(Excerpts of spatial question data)

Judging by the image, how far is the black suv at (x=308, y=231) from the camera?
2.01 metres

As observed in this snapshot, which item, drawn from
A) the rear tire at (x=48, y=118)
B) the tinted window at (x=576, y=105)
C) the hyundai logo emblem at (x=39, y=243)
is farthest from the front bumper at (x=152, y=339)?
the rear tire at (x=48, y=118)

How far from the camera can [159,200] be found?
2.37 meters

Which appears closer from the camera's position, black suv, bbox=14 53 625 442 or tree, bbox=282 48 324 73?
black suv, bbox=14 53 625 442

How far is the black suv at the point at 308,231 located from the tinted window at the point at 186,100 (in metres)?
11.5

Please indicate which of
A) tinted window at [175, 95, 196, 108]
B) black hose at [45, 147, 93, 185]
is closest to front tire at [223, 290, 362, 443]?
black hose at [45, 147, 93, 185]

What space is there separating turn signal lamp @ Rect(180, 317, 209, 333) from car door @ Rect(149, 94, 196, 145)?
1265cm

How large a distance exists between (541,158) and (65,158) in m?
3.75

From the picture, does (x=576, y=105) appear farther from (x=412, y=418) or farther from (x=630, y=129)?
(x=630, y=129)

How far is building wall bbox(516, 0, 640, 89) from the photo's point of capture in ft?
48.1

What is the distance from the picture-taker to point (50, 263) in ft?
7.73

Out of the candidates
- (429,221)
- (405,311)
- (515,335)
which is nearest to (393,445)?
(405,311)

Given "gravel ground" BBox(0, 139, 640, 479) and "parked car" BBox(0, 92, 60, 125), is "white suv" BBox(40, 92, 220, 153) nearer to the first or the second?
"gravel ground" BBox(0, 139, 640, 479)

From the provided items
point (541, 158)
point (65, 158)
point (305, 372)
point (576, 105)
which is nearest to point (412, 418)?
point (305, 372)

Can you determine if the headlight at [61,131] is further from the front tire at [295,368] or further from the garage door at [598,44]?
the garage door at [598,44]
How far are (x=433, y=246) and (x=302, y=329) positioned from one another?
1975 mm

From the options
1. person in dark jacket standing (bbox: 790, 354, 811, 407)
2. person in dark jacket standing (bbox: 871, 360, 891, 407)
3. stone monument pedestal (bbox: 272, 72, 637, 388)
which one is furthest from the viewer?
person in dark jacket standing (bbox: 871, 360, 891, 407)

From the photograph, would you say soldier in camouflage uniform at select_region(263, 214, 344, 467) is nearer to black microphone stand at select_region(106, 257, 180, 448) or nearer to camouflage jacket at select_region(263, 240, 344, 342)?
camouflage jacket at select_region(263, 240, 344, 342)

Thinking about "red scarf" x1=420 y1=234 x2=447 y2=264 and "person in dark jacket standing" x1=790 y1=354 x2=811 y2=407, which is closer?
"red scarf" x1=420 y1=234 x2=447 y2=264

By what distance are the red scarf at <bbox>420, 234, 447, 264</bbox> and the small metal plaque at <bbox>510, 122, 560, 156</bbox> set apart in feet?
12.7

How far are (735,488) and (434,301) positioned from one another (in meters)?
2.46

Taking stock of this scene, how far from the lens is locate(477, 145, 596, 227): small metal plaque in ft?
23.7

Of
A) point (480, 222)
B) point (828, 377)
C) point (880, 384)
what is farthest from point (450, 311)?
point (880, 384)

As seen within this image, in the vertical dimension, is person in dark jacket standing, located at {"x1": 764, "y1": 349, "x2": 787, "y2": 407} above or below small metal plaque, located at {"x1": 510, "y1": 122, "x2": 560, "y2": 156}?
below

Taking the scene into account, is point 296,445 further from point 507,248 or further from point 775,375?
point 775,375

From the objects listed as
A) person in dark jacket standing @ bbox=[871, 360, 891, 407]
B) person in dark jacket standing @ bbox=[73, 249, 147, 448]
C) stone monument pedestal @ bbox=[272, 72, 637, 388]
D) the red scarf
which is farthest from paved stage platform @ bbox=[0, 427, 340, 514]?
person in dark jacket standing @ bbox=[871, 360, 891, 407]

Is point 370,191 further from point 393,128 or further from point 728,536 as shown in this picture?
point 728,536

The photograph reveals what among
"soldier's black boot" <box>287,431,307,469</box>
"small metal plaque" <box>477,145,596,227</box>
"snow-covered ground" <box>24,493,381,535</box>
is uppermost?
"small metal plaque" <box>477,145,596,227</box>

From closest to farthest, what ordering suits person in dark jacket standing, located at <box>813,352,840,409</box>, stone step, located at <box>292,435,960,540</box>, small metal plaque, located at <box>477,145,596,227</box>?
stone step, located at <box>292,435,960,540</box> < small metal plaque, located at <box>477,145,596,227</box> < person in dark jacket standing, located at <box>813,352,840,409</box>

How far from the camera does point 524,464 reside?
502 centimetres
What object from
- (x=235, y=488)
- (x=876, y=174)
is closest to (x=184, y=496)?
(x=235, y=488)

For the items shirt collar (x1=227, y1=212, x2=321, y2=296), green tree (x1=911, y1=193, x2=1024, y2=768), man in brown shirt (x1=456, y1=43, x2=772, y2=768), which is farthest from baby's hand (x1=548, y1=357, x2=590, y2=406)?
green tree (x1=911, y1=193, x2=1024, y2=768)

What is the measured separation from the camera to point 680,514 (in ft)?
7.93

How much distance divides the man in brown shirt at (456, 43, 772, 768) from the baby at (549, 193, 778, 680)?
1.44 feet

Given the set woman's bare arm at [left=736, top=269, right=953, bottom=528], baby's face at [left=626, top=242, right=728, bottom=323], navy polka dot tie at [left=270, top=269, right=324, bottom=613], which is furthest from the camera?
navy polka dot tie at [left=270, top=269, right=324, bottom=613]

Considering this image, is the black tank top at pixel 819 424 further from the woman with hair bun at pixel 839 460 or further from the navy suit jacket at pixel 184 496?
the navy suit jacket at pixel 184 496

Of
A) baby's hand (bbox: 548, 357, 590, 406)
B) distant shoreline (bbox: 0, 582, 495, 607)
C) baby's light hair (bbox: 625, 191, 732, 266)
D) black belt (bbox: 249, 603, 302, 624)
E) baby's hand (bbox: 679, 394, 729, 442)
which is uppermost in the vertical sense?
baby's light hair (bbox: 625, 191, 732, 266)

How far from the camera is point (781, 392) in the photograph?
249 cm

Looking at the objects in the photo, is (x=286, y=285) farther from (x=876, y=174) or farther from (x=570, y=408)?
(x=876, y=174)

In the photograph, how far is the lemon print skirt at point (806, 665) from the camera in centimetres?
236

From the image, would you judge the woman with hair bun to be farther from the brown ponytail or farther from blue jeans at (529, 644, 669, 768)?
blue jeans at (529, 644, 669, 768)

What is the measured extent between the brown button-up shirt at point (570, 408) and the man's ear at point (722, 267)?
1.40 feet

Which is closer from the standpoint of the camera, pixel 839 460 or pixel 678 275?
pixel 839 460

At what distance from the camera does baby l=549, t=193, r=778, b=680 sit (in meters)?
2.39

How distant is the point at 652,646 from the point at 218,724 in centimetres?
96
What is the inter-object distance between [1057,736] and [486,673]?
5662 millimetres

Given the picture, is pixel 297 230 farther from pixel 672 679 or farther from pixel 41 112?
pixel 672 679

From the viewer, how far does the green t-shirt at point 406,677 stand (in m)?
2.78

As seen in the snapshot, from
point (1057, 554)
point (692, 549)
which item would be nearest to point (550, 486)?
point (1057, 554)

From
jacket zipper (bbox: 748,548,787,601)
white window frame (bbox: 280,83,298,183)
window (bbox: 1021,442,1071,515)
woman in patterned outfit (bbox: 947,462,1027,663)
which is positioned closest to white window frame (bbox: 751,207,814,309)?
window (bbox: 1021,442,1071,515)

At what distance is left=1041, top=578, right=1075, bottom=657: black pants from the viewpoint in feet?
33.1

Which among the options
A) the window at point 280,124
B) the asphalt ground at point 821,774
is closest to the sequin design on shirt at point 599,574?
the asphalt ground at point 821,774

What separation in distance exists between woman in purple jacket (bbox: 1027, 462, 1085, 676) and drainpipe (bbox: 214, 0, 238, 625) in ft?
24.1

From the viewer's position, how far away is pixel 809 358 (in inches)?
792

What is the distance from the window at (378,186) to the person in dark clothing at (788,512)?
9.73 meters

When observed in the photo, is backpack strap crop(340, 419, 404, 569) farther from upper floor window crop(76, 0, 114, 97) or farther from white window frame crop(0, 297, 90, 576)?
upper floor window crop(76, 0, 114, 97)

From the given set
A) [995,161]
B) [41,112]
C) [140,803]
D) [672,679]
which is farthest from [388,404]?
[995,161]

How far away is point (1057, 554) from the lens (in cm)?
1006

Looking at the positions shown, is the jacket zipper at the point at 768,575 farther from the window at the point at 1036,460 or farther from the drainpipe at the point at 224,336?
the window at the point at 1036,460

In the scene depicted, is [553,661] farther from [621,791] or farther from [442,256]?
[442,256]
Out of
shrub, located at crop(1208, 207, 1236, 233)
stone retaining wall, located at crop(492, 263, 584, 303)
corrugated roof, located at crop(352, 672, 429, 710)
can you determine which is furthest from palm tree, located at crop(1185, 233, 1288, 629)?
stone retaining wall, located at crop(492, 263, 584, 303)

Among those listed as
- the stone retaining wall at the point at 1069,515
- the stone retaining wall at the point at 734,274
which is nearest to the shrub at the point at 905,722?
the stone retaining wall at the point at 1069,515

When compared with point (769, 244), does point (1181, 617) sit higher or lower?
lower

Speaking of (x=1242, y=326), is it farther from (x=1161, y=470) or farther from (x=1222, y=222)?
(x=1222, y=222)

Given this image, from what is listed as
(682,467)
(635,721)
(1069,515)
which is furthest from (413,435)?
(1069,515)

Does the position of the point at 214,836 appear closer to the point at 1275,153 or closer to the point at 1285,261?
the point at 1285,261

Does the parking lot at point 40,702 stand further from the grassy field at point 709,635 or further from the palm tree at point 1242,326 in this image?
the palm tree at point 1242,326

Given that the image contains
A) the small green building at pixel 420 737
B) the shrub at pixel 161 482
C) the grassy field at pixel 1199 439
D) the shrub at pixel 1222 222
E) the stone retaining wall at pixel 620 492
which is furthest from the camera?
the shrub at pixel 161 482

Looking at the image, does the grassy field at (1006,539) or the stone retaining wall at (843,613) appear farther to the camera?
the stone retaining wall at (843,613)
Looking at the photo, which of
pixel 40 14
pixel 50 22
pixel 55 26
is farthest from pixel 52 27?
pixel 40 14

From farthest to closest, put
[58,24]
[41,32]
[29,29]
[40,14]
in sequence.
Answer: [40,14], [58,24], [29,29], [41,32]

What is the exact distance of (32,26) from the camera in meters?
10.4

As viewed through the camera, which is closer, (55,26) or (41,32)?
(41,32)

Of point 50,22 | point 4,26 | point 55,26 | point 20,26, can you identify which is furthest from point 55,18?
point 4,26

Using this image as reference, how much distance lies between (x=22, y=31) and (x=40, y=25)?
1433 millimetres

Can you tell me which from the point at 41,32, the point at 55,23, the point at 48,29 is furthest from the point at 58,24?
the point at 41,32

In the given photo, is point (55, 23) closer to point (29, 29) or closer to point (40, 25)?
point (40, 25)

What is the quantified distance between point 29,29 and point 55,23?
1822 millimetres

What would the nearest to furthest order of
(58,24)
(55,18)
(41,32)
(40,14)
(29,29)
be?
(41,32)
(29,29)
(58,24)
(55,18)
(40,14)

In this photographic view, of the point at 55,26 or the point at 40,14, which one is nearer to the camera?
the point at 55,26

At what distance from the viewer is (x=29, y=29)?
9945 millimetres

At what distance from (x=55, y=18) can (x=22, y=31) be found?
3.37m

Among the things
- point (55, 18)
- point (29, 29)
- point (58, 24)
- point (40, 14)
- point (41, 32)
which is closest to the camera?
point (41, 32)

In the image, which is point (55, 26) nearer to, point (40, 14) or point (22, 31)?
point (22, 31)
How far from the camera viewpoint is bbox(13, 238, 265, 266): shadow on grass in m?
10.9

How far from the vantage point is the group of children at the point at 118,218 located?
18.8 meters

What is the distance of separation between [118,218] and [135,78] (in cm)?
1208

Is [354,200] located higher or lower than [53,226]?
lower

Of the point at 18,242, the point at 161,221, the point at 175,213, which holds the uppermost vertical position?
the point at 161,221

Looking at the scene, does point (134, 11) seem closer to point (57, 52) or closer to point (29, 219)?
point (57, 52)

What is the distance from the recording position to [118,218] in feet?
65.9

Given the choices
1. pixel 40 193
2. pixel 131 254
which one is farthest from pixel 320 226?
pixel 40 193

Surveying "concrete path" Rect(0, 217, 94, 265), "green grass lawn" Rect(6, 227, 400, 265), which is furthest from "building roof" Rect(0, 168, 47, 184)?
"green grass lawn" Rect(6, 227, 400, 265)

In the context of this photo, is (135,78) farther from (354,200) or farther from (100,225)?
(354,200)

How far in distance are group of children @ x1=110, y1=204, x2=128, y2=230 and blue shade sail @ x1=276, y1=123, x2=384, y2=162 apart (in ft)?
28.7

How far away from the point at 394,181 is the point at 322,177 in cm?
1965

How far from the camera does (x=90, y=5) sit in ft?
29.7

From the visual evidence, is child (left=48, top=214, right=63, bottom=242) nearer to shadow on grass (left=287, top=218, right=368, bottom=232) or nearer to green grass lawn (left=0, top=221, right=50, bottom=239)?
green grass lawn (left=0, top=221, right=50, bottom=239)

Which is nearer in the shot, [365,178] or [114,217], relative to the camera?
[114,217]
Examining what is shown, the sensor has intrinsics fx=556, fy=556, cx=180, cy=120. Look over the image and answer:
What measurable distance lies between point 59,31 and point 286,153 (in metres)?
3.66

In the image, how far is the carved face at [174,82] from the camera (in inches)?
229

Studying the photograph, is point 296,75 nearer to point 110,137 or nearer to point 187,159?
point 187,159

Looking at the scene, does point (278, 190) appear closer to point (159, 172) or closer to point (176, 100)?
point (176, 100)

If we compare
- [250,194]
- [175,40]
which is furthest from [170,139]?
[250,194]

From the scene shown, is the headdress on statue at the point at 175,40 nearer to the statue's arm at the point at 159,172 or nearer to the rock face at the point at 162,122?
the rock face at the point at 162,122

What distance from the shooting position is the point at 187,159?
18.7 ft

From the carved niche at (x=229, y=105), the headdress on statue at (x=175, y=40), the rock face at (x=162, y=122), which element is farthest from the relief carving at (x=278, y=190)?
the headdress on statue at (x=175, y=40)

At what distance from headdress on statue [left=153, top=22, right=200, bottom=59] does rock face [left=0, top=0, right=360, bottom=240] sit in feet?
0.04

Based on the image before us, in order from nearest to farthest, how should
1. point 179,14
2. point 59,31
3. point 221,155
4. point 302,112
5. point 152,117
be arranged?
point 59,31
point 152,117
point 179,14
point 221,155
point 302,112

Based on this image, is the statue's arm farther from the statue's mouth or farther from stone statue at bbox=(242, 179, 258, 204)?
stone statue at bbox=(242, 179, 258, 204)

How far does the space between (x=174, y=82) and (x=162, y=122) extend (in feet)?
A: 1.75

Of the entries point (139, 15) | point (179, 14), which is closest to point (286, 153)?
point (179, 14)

■ INSTRUCTION
Transcribe the records above from the line containing "Which among the options" up to and including the line containing "9.73 meters", keeping every line exactly as it appears.

■ ANSWER
Which among the options
A) the window at point 280,124
B) the asphalt ground at point 821,774
is closest to the sequin design on shirt at point 599,574?
the asphalt ground at point 821,774

What separation in distance exists between woman in purple jacket (bbox: 1027, 462, 1085, 676) and drainpipe (bbox: 214, 0, 238, 625) in ft?
24.1

From the viewer's position, how far away is pixel 809 358 (in inches)?
792

What is the distance from the window at (378,186) to the person in dark clothing at (788,512)?
9.73 meters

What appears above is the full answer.